• TEXT EXCERPT:
------------------------------------------------
Expositional commentary on Scripture using an inductive exegetical methodology intent upon confronting the lives of Christians with the dogmatic Truths of God's inspired Words opposing Calvinism and Arminianism, Biblical commentary, doctrine of grace enablement, understanding holiness and wisdom and selfishness, in-depth Bible studies, adult Bible Study books and Sunday School materials Dr. Lance T. Ketchum Line Upon Line: August 2008

Friday, August 8, 2008

We Have Lost the Meaning of Militancy

“Every Christian is either a missionary or an imposter.” (Charles Haddon Spurgeon)

I once was in a discussion with a prominent leader within fundamental Baptist circles regarding the constant battle necessary to maintain, defend, and contend for the faith once for all delivered to the saints. In that discussion, this individual said to me, “I am tired of fighting all the time.” I told him point blank, “When you get tired of the fight for the faith, it is time to get re-tired (revived) or to retire.” Instead, I watched this man begin to lead hundreds of individuals under his leadership into increasing degrees of compromise in the abandonment of Biblical militancy.

Recently, I had a young man training to be a pastor at one of our well know fundamental, Baptist colleges engage me in conversation. Although I was 40 plus years his senior, he chose to engage me and question me while showing me very little respect for my four decades of ministry experience. In fact, much of what he said was in sharp contradistinction to independent, Baptist Fundamentalism. He proudly spoke of himself as a New Fundamentalist and a Young Fundamentalist. Two of his dominant talking points quickly surfaced:

1. The need for cultural relevancy

2. The need to abandon militancy

What this young man failed to take into account, due to his ignorance of the history of both true fundamentalism and its militancy due to his lack of spiritual maturity and lack of ministry experience, was that these two talking points were the same two talking points that gave birth to New Evangelicalism. Therefore, what he did not realize was that he was not part of a New Fundamentalism at all. He was merely part of New Wave New-Evangelicalism. What he failed to realize was that the original New Evangelism had moved so far inland and away from its original beginnings, that he was just a New Wave of old New Evangelicalism. He came into existence because the generations of fundamentalist before him had lost there willingness to fight the good fight and had surrendered to a kinder, gentler Fundamentalism. Fundamentalism had evolved into at least three or four degrees while still being able to consider one’s self a Fundamentalist even if you held to many varying degrees of ecclesiastical separation, any of a number of Creation Theories, or any one of a number of positions on inspiration of the Scriptures and/or the preservation of those inspired Words.

In ancient times, when an army went forth into battle, each division marched under a banner that identified them to the Field General on the high ground and to the other divisions they fought with. As a charge was initiated, the person carrying the Division Banner would lead that division where they were directed to fight. Each member of the division had standing orders that if the person carrying the banner fell (wounded or killed) the nearest person would pick up that banner and lead on.
------------------------------------------------
• WORK INSTRUCTIONS:
1. Rewrite the paragraph of the post on militancy that begins "In ancient times, when an army went forth into battle" in a briefer form, keeping its main facts.
2. According to the post on militancy, what were the two dominant talking points of the young man training to be a pastor?
------------------------------------------------
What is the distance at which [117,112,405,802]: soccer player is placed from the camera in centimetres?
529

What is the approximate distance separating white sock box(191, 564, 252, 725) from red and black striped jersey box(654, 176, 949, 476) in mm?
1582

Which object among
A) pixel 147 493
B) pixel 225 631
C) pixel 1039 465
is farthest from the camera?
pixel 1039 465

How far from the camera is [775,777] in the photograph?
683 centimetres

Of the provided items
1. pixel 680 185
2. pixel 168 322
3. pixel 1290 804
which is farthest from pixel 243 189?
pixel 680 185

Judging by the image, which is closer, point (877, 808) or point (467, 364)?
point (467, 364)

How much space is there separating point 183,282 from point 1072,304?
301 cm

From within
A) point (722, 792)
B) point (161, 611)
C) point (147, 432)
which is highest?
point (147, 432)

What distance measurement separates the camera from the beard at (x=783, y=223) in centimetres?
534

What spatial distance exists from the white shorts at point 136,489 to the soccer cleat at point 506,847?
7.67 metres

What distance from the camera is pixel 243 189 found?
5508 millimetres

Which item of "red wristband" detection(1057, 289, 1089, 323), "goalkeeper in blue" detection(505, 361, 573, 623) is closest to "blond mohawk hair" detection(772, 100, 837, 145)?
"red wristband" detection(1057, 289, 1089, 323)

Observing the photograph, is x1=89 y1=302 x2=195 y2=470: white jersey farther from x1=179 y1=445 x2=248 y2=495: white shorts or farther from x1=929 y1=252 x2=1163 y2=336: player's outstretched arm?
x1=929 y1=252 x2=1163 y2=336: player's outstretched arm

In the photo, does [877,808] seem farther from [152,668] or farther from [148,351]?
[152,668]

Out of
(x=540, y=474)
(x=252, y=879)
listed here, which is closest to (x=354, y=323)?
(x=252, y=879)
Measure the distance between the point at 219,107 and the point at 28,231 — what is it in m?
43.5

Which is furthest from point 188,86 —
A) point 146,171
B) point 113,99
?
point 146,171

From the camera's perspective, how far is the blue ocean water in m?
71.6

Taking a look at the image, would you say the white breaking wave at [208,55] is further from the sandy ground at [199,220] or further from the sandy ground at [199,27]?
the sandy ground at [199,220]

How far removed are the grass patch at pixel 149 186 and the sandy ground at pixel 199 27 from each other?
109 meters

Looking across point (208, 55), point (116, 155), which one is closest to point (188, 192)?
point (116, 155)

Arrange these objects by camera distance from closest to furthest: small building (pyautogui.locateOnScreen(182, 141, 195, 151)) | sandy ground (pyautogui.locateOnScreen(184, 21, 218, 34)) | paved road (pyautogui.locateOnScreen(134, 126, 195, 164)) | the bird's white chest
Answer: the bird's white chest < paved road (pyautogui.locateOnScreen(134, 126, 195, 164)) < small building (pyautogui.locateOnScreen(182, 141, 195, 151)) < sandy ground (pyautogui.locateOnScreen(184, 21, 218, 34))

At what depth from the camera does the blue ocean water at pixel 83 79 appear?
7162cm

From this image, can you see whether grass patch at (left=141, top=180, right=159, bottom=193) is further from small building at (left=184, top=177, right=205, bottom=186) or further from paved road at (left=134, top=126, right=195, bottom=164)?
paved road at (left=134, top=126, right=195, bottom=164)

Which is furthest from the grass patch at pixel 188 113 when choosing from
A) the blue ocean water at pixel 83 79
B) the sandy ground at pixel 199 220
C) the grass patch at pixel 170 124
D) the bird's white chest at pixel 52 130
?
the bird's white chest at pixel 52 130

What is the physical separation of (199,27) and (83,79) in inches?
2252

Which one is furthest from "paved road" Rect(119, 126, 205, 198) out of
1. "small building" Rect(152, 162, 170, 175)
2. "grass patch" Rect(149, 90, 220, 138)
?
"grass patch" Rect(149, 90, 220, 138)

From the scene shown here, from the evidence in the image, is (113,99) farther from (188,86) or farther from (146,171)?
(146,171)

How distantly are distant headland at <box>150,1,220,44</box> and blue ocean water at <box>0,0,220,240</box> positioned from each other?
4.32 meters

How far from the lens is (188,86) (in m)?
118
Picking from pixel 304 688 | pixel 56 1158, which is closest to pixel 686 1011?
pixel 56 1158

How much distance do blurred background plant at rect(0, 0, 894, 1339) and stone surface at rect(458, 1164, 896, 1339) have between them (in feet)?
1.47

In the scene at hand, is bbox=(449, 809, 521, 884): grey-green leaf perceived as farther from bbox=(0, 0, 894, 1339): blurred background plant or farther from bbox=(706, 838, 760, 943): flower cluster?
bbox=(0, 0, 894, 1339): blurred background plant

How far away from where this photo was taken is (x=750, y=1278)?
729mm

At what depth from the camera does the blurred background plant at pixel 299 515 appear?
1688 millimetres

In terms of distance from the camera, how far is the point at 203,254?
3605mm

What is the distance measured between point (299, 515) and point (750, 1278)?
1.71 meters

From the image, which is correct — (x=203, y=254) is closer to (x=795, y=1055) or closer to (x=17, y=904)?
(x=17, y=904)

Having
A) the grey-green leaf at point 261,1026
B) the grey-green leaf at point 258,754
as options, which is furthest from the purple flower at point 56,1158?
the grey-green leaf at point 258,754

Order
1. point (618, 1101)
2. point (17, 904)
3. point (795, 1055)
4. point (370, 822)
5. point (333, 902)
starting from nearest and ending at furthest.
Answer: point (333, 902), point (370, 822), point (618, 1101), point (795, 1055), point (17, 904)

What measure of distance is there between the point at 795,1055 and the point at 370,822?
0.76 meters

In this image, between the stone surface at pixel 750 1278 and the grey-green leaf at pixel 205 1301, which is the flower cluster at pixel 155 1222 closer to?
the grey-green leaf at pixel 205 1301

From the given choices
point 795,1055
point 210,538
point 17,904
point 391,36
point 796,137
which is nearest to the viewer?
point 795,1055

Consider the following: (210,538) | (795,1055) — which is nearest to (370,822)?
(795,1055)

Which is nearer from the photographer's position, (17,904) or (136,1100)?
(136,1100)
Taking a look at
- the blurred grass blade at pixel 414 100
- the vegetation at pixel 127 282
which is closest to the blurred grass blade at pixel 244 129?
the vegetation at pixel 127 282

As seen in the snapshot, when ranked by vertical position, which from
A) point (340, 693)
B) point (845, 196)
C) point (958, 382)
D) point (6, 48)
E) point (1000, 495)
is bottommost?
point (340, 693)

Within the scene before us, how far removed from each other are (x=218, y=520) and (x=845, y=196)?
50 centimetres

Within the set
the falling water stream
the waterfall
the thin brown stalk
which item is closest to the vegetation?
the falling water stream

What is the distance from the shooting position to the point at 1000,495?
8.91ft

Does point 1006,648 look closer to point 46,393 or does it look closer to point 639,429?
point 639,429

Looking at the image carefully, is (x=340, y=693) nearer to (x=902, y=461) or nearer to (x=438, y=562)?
------------------------------------------------
• RESULTS IN ORDER:
1. In ancient battles, each army division marched under a banner that identified it to the Field General on the high ground and to the other divisions. In a charge, the banner carrier led the division where it was directed to fight. Standing orders required the nearest soldier to pick up the banner and lead on if the carrier was wounded or killed.

2. The need for cultural relevancy and the need to abandon militancy.